EXTRACT PROVIDED:

━━━━━━━━━━━━━━━━━━━━━━━━━━━━━━

His goal is to create a robot with a soft exterior and an abundance of sensors, the idea being that when you grab it gently on the arm and pull it one direction, it would sense and then follow you. In the end, it would have to be non-threatening enough to make elderly or disabled people feel safe, with the capability of adapting to situations and taking commands through physical interaction, as opposed to through a computer network and visual or infrared sensors like most robots do.

“Take how we interacted with computers,” says Torres-Jara. “Before it was just people making holes in cards, then it moved to a keyboard and a screen, and now you have things like the iPhone and the iPad, which are very easy and intuitive to interact with. That’s also going to happen with robots. Instead of people sitting at a computer and programming them, the robots themselves will be able to get information directly from the people who are trying to train them.”

Ultimately, the goal for almost everyone in soft robotics is the same. Approach the functionality and efficiency of nature’s perfect actuators: muscles.

“The muscle is an incredibly sophisticated biological structure, and understanding how to mimic its structure and its function is just not something we know how to do,” says Whitesides. “The ability to come up with something that works like a muscle, a real muscle, with the same functions would be an enabling technology that would allow us to do all kinds of things.”

Dr. Trimmer over at Tufts sees a different, more radical path for soft robotics. “I was scratching my head and thought to myself, ‘Why are we using artificial muscles? Why don’t we just use muscles?’”

His idea is to eventually grow muscle cells and control them with an implanted chip. While the idea of a robot made of flesh might be unsettling for some, Trimmer claims the lack of a nervous or reproductive system makes it no different from, say, the meat being grown in a lab by scientists in the Netherlands.

No matter what the field of soft robotics looks like in 10 or 20 years, one thing’s for sure: The days of thinking of robots solely as stiff, mechanical creations are over forever.

━━━━━━━━━━━━━━━━━━━━━━━━━━━━━━

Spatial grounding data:
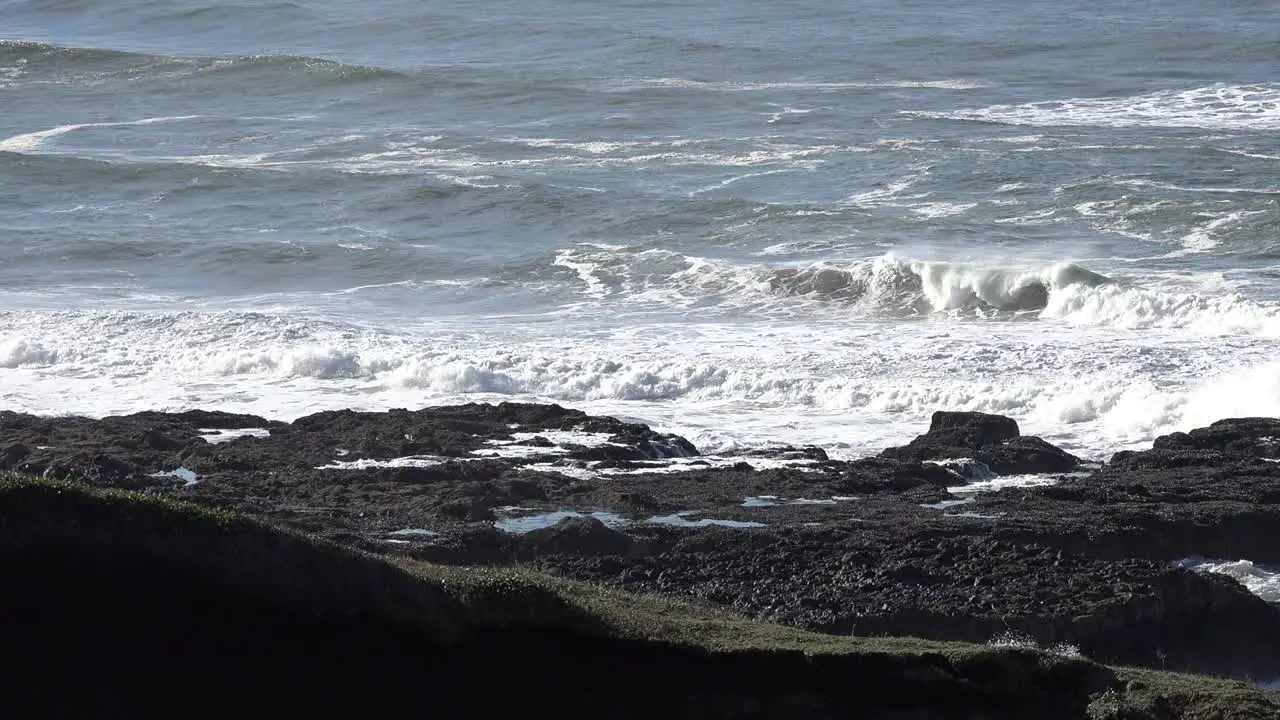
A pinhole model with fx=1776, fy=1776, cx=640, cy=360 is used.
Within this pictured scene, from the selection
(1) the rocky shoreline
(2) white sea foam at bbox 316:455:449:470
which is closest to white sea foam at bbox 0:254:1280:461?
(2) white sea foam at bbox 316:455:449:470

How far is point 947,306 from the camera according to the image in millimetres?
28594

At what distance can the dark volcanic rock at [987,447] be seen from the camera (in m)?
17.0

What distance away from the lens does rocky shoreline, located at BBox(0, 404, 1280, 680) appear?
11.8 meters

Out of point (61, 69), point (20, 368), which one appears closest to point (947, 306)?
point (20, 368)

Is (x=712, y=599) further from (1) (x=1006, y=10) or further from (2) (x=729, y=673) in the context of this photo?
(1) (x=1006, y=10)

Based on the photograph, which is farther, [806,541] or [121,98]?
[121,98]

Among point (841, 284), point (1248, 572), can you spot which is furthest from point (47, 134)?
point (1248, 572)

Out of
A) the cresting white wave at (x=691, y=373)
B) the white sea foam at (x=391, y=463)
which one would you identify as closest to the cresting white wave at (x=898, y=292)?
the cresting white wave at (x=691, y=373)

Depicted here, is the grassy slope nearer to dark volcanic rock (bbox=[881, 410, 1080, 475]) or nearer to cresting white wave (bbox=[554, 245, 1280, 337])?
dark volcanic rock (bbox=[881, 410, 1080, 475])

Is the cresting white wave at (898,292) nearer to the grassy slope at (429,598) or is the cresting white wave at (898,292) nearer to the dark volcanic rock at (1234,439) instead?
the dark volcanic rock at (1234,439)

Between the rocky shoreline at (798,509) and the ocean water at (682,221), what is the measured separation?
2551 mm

━━━━━━━━━━━━━━━━━━━━━━━━━━━━━━

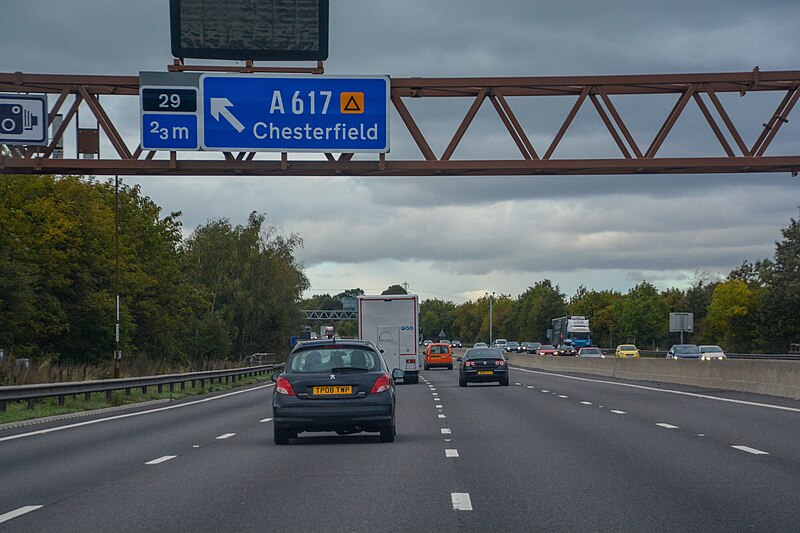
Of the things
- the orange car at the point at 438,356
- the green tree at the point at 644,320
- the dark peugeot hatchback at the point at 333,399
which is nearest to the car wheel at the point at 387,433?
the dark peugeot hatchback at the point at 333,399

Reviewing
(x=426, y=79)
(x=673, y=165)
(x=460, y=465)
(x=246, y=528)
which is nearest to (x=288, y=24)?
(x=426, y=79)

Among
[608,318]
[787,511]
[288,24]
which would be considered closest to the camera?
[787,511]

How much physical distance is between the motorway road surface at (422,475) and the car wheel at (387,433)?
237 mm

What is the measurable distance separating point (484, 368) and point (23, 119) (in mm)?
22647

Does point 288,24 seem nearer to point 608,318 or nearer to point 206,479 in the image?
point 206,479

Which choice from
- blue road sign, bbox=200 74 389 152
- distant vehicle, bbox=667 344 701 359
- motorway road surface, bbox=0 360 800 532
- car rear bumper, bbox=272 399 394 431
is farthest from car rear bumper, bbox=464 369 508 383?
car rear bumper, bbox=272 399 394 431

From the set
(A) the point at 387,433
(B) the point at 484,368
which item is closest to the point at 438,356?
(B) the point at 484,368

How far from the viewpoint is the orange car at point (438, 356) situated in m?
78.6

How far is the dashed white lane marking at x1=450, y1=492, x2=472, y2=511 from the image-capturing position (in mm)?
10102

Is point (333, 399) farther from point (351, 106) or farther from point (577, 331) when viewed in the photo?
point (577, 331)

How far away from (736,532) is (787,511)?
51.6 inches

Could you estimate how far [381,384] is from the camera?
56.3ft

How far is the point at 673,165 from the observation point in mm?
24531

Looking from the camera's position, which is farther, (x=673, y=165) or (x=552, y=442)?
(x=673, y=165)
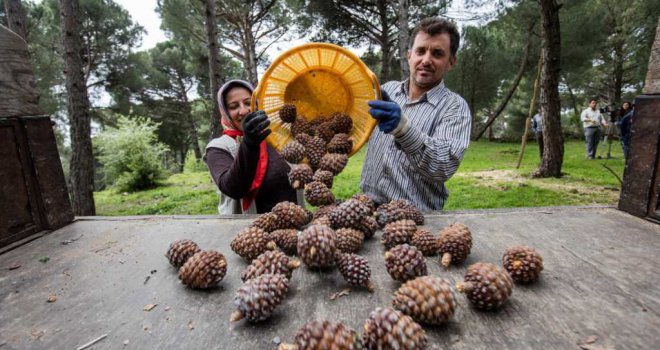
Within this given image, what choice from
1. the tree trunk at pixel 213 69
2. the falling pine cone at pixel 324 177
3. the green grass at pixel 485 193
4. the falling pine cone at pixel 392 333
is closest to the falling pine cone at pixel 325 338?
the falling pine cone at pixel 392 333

━━━━━━━━━━━━━━━━━━━━━━━━━━━━━━

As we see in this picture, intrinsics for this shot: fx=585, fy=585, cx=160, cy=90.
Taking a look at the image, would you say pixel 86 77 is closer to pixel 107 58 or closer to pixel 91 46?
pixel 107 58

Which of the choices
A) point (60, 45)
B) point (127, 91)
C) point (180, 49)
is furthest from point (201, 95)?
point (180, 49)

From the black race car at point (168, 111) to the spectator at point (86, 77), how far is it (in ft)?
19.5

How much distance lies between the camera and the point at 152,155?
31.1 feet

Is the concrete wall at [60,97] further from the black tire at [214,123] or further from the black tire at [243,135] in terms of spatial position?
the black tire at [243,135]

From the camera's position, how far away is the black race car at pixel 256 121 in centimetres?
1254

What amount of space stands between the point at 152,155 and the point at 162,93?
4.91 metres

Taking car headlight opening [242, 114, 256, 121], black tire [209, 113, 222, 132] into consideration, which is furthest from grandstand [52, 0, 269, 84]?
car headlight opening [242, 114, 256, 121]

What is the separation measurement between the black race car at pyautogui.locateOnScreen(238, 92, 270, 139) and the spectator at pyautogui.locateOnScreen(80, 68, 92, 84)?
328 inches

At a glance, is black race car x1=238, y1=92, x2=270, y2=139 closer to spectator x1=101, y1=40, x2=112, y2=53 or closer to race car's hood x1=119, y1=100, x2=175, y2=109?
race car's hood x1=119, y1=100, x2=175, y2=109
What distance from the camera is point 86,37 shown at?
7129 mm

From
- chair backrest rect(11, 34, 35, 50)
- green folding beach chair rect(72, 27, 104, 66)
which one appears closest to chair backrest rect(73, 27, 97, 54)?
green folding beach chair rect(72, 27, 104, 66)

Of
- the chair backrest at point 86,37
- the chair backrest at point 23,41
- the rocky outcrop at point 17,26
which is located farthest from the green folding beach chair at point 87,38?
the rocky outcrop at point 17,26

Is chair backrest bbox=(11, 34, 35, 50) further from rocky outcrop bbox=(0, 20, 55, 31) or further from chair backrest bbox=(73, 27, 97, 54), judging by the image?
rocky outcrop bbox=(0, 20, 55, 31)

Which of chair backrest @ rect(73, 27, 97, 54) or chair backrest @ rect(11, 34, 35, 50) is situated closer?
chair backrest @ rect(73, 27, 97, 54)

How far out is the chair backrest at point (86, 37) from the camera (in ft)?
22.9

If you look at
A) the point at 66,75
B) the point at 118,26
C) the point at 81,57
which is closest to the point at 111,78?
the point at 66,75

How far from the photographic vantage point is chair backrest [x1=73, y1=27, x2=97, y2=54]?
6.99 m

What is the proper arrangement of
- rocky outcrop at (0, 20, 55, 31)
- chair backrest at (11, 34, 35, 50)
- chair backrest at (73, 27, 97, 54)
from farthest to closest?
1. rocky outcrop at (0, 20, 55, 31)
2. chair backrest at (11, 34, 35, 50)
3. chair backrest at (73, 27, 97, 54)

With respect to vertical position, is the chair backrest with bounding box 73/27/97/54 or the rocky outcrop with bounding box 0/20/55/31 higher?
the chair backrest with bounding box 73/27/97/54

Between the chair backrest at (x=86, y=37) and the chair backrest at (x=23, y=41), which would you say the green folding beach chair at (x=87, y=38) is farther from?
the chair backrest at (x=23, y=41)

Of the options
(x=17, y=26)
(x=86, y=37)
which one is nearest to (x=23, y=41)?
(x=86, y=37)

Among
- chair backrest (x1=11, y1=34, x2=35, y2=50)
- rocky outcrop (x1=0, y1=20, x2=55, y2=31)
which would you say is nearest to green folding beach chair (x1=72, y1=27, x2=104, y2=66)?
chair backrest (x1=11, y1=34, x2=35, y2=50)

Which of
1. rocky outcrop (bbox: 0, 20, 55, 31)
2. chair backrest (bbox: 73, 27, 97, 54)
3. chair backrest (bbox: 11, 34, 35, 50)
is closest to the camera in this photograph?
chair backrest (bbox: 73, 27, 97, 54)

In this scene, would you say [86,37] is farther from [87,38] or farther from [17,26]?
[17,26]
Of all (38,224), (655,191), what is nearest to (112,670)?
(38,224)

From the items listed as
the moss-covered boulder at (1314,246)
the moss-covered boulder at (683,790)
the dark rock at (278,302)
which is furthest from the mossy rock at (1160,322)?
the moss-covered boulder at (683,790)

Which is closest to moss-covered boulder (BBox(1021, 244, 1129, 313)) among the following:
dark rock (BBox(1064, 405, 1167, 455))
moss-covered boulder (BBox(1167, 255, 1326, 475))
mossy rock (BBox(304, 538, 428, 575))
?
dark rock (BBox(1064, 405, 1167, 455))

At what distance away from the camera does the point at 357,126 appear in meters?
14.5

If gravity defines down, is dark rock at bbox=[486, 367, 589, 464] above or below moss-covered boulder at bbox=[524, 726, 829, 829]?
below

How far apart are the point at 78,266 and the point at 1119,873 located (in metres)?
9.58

━━━━━━━━━━━━━━━━━━━━━━━━━━━━━━

APPLY WHAT YOU READ:
• 1. Name every researcher mentioned by name in the soft robotics excerpt.
• 2. Transcribe the passage of the soft robotics excerpt that opens with the words containing "His idea is" and closes with "in the Netherlands.".

SOLUTIONS BELOW:
• 1. Torres-Jara, Whitesides, Dr. Trimmer

• 2.
His idea is to eventually grow muscle cells and control them with an implanted chip. While the idea of a robot made of flesh might be unsettling for some, Trimmer claims the lack of a nervous or reproductive system makes it no different from, say, the meat being grown in a lab by scientists in the Netherlands.